AssertionError: model_name not found in supported models

get_display_names()

Returns a list of all officially supported ePaper models.

print(Display.get_display_names())

Useful when building UI components or validating configuration.


render_text(text, font_size=24, max_width_ratio=0.95)

Utility method for quick debugging:
Renders centered text to the display without needing to manually create images.

Great for troubleshooting:

Display("waveshare_7in5").render_text("Hello world!")

Features:

  • Automatic text wrapping
  • Centered alignment
  • Uses Pillow ≥ 10 APIs (textbbox)
  • Works on both BW and colour displays

Internal Mechanics


Driver System

Every display driver resides in:

inkycal/display/drivers/<model>.py

Each driver must implement:

class EPD:
    def init(self): ...
    def display(self, *buffers): ...
    def getbuffer(self, image): ...
    def sleep(self): ...

The model names exported in:

inkycal/display/supported_models.py

control which models users may select.


Dual-Layer Rendering

Internally, Inkycal modules output:

  • image_black → black pixels
  • image_colour → coloured pixels

The display class does not interpret these — it only passes the bitmaps to the driver.


When to Use Display

You should use the Display class when:

✔ Testing your screen

display.render_text("Testing E-Paper...")

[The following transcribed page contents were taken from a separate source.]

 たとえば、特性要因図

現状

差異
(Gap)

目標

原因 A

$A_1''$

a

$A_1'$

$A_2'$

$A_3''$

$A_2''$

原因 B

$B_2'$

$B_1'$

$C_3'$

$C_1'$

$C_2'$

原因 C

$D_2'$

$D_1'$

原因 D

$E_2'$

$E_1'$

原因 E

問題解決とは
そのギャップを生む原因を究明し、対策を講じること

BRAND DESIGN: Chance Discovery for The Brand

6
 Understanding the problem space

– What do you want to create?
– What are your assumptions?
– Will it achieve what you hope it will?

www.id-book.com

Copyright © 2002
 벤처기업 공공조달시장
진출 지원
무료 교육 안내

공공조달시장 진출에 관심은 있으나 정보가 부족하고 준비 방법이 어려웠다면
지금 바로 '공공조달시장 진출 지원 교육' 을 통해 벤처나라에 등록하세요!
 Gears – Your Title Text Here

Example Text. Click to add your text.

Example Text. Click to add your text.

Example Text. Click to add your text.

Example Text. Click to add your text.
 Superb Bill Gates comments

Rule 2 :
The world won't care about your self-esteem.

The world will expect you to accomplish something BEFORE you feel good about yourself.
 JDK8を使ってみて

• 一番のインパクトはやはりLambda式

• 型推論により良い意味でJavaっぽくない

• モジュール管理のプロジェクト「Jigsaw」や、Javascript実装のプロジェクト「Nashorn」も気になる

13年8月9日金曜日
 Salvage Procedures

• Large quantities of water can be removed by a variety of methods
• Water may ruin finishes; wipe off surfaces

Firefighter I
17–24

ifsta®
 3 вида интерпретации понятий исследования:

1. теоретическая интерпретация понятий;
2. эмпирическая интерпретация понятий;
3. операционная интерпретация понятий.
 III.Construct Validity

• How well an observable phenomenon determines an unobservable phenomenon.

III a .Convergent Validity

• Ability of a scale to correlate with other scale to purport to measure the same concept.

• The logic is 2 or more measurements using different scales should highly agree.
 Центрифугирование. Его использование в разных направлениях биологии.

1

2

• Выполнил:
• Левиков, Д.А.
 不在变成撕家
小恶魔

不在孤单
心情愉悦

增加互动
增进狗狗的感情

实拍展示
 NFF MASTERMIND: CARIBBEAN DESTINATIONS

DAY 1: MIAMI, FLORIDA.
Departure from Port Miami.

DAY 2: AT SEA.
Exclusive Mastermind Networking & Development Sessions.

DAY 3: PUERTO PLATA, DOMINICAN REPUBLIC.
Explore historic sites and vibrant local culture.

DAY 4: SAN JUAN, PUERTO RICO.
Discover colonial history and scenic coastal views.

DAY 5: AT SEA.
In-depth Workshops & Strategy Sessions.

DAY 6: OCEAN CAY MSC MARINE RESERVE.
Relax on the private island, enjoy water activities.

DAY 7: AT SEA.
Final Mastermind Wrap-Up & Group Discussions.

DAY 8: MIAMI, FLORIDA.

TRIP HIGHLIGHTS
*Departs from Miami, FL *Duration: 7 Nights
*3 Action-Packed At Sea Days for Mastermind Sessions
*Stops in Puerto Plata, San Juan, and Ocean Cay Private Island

✔ Sending final module output

black, colour = module.generate_image()
display.render(black, colour)

✔ Fixing ghosting

display.calibrate(3)

Typical Workflow in Inkycal

  1. User selects a model in settings.json
  2. Inkycal loads Display(model)
  3. All modules generate images (image_black, image_colour)
  4. Inkycal calls display.render()
  5. Display updates, then sleeps

Summary

The Display class is the hardware abstraction layer for Inkycal.

It provides:

  • Dynamic driver loading
  • Black & colour image rendering
  • Calibration routines
  • Text debugging utilities
  • Display resolution lookup

Most module authors never need to touch the display logic directly,
but understanding it makes debugging dramatically easier.